Why one Syrian hamster is enough!
Hamsters are the best known and one of the most popular of all the small rodents kept as pets.
The most common and largest type of hamster is the Syrian hamster, also known as the golden hamster. These are naturally solitary and will fight if you try to keep them in pairs or groups – breeders have to be careful to introduce mating pairs only when the female is in season. If you want a Syrian hamster, only keep one!
Dwarf hamsters grow to about 8cm and enjoy company of their own kind but it’s best to keep a pair or group of females as males tend to fight. Never mix species.
Ideally your new hamster should be between four and eight weeks old and bought from a responsible breeder or good pet shop, or rehomed from a charity. Hamsters in pet shops should have clean, good-sized accommodation and access to food and fresh water.

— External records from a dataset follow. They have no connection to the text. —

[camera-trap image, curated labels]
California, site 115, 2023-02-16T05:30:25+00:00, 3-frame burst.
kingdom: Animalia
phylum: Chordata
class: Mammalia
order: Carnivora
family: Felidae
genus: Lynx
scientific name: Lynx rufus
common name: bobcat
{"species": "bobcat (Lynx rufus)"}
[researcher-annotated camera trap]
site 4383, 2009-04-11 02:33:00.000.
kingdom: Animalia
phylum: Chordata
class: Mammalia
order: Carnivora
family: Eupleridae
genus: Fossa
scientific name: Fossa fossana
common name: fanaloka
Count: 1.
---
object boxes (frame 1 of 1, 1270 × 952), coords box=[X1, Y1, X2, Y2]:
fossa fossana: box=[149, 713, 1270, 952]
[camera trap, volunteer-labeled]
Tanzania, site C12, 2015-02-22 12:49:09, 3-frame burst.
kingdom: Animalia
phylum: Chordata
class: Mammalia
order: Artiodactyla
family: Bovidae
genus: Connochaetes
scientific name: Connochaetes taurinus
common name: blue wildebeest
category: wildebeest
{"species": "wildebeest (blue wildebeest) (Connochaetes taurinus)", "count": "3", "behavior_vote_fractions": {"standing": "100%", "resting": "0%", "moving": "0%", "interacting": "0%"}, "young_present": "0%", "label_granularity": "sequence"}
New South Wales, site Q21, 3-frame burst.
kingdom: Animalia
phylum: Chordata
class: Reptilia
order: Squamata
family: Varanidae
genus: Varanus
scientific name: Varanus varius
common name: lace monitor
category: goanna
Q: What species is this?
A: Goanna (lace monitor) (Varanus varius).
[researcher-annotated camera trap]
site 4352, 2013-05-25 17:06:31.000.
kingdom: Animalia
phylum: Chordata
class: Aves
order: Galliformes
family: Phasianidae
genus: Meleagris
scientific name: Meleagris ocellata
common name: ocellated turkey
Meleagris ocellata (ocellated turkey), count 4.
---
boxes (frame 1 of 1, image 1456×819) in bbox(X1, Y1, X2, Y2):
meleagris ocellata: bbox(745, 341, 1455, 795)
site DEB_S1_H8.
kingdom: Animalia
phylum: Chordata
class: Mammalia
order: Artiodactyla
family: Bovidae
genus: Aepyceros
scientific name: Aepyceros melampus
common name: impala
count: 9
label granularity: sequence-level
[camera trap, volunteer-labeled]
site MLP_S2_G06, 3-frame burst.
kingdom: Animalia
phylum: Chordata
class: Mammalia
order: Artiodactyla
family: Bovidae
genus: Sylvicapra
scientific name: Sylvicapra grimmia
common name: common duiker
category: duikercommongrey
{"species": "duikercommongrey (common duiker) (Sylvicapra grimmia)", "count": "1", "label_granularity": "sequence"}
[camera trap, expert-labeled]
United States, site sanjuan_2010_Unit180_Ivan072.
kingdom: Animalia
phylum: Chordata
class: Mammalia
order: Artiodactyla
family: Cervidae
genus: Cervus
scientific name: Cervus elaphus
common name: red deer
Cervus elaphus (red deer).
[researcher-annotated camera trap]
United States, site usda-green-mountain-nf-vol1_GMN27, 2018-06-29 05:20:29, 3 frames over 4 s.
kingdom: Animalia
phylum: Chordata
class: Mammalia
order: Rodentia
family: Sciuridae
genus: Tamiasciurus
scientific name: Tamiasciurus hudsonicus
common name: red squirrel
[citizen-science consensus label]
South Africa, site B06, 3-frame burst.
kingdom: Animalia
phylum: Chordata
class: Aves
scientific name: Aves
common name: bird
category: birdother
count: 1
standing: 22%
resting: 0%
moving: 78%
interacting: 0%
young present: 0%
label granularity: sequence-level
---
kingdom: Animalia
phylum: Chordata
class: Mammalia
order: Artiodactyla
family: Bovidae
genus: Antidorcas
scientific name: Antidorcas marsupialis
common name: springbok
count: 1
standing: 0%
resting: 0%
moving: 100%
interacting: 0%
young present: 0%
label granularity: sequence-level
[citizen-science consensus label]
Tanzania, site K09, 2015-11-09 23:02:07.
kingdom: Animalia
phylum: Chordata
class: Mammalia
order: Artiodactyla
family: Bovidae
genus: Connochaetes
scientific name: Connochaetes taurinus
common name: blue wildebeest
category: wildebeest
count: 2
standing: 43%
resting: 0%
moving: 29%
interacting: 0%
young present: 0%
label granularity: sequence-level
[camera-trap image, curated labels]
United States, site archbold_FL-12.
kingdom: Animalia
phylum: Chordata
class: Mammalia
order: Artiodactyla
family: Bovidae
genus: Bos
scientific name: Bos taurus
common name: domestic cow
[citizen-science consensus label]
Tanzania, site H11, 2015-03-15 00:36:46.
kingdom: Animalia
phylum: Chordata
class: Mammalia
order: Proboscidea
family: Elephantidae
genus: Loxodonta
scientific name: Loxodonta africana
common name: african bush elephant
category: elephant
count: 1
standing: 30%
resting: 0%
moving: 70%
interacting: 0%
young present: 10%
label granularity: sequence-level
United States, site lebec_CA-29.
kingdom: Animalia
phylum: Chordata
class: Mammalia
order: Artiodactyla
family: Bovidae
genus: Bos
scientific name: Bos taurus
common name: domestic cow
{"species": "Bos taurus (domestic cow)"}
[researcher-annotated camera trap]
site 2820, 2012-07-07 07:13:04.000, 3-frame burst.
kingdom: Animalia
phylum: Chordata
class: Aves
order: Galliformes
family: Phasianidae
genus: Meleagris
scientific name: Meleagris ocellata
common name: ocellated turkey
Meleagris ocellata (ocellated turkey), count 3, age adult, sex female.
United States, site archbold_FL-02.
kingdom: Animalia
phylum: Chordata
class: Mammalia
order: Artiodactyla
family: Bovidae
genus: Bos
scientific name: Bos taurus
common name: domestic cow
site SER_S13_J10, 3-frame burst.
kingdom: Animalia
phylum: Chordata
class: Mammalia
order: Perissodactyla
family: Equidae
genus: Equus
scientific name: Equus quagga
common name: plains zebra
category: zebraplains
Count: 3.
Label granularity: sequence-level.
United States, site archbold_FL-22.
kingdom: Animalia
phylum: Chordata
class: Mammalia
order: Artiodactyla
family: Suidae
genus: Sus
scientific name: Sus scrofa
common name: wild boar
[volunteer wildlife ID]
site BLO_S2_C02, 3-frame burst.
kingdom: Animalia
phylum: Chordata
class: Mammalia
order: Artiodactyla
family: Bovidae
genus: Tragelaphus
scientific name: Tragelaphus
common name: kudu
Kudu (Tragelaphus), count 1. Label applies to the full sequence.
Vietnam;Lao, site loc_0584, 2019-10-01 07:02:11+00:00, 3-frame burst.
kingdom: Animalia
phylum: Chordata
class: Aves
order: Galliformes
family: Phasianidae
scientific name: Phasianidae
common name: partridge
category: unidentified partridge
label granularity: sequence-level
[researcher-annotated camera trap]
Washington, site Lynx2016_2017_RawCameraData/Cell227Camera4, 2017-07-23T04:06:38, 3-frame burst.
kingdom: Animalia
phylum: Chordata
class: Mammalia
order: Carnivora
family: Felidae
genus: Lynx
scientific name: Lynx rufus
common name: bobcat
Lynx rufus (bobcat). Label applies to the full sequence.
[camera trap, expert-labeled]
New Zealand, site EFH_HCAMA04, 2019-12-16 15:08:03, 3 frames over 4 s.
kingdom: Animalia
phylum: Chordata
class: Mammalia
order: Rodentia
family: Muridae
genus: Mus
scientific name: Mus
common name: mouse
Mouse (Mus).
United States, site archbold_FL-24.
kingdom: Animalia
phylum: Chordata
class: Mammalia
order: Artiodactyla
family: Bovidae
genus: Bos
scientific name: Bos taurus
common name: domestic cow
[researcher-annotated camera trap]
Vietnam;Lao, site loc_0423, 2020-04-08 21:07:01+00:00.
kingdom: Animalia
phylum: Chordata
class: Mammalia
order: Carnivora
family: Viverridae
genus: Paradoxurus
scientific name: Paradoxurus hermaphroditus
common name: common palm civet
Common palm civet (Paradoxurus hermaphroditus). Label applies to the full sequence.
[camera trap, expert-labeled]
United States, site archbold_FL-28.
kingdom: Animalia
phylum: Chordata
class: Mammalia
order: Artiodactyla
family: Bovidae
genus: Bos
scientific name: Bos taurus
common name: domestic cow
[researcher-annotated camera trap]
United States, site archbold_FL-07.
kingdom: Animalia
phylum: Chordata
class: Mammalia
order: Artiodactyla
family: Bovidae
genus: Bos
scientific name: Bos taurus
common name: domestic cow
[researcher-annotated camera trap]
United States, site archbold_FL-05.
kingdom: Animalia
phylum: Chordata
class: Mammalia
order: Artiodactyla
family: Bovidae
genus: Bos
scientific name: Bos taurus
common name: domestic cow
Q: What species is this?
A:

Hamsters become sexually mature as young as four weeks, so make sure that males and females have been correctly sexed and separated – the breeder or pet shop staff should be able to show you the difference between the sexes. If they are not confident, you cannot be sure that you have not bought a pregnant hamster.
Home comforts for hamsters
The ideal home for a Syrian hamster is a large wire cage with a plastic base no smaller than 60cm x 30cm floor space, by 30cm tall. Hamsters love climbing on different levels so a cage even taller than this is better but be careful not to make it too high in case they fall and hurt themselves. Wood should be avoided as it absorbs urine and quickly becomes smelly and unhygienic.
Dwarf hamsters can squeeze through small places so are best kept in a tank or aquarium no smaller than 60cm x 30cm floor space, by 30cm tall. The tank needs a securely fitted wire lid to allow ventilation and stop them escaping.
Dust-extracted bedding is good for all types of hamsters. Hamsters can be litter-trained, which helps to keep their cage cleaner. Dwarf hamsters need beds deep enough to allow them to burrow. You should also provide shredded paper or dry peat as nesting material. Avoid fluffy bedding that could wrap around a hamster’s limbs and cause stomach problems if eaten. Make sure your hamster’s home is away from draughts, sunlight and direct heat. Clean out the cage at least once a week.
Storing food in cheek pouches can occasionally lead to problems. If your hamster seems to have permanently stuffed cheeks, it could be because food has become impacted. Sharp pieces of food may also occasionally pierce their pouches. Always seek veterinary advice because, if either of these has caused an infection, the hamster may need antibiotics.
The other common problem needing veterinary help is wet tail, which is diarrhoea associated with stress, especially in newly weaned babies. You can minimise the risk by preparing the cage before you bring the hamster home and leaving them undisturbed, except for feeding, for the first two or three days. Be careful handling your hamster when you have a cold as you can pass this on to them.